I don't see much of problem with loosely typed markup. Because markup is not supposed to be written by only the highly skilled engineers.

An average Joe is supposed to feel great about writing something that renders the way he/she wants without having to go into deeper stuff like semantics, validity or even cross-browser.

This is something that should be left to people who need to know it in their strata, isn't it?

gioele · on Feb 14, 2012

> An average Joe is supposed to feel great about writing something that renders

Indeed HTML is great for that, but the problem is that you never "level up". Once your content renders, you are done. A lot of Joes may be interested in how things work behind the scenes or in making things "correct" more than "just working". It would be great, from a pedagogical point of view, to have browser render Joe's content (for instant gratification) but also to point out that "Ehi, on line 32 you closed </p> before </i>. It should be the other way around because of this rule called nesting, have a look at it". I think we are wasting a lot of man-years around the globe for the lack of such warnings.

In the education of many people, compiler errors and warning had exactly this function: they made you do whatever you wanted (as long as decent) but they would also pointed out the basic mistakes ("Ehi, on line 14 you print the variable prg_name, but that variable has not been initialized, beware").

nske · on Feb 14, 2012

The downside is the average Joe thinks this stuff is easy enough and he should do it professionally.
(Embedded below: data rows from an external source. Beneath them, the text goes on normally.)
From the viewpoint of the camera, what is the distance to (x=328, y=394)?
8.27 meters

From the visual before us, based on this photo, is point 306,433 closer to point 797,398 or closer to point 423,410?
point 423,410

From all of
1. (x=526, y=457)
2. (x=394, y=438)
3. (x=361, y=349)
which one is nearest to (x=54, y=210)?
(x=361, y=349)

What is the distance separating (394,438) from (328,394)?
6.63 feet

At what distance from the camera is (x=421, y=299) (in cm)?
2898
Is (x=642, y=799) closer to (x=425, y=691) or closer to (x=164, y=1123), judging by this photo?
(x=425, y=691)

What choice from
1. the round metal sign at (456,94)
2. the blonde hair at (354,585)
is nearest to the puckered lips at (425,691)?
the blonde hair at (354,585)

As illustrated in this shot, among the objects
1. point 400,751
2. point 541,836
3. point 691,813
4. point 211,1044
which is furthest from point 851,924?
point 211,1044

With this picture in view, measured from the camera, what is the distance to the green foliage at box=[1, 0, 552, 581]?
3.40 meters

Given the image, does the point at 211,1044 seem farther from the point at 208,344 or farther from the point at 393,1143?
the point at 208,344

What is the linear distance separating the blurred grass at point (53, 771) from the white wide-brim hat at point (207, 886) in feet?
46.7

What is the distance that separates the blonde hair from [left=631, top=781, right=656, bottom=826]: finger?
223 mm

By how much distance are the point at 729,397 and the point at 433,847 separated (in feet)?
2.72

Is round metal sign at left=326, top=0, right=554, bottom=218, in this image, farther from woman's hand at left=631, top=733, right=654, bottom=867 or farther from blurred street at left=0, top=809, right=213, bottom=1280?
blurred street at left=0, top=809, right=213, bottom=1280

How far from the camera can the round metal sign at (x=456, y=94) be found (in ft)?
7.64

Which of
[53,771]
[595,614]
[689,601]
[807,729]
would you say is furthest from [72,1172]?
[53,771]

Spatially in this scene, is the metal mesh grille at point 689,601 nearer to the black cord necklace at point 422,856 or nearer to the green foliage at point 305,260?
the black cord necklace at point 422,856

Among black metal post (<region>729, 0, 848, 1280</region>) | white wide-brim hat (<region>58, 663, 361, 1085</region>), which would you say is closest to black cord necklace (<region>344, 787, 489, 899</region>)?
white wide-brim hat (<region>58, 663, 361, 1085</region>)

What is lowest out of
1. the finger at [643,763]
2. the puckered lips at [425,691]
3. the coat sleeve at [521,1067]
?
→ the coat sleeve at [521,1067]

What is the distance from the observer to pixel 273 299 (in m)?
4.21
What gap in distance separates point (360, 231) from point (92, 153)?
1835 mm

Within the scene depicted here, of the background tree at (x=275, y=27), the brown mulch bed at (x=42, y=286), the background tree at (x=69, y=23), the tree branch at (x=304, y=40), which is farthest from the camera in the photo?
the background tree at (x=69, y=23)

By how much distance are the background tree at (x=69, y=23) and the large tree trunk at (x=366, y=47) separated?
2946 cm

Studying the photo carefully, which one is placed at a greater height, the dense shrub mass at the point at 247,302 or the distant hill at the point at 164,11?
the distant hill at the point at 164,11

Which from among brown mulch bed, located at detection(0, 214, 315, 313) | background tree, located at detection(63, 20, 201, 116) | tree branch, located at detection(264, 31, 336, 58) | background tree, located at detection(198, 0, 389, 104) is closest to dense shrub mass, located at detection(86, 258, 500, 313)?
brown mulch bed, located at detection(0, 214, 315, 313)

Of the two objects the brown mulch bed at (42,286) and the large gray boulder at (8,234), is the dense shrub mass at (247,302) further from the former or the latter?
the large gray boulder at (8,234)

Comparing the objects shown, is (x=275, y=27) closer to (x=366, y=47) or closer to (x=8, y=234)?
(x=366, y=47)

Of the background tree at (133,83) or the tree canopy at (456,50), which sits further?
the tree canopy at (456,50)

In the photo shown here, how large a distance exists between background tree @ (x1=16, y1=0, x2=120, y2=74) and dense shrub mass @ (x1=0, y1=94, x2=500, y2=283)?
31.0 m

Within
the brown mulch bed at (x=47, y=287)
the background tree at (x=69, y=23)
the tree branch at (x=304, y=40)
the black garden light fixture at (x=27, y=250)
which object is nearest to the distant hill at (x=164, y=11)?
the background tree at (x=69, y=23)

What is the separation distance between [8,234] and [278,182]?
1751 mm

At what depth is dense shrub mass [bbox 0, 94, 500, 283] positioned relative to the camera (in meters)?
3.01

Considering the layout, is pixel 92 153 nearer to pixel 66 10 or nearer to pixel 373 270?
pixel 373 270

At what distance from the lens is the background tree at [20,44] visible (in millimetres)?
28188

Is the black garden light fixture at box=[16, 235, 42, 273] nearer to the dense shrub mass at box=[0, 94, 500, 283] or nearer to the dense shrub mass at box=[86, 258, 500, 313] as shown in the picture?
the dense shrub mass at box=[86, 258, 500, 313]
And then:

- Market floods with professionals who antagonize proper web developers, since, to unknoweledgeable clients, the result appears to be the same

- Web floods with sites that behave in unpredictable ways in different browsers

- Proper developers carry the burden of dealing with idiosyncrasies of various browsers

- Browser developers carry the burden of trying guess through amazingly creative atrocities

Although, to be honest, things don't look as grim as they used to regarding the middle two. I just wish some people would stick to HTML and stopped brute-forcing javascript to work.

flomo · on Feb 15, 2012

Except all of those things started happening in about 1994. And that's why 15+ years later we have spec which defines error conditions rather than just the 'proper' way.

(If you weren't online/sentient back then, sites commonly had these 'Best viewed in Netscape' badges on them.)

yuhong · on Feb 15, 2012

I think it started with Mosaic in 1993.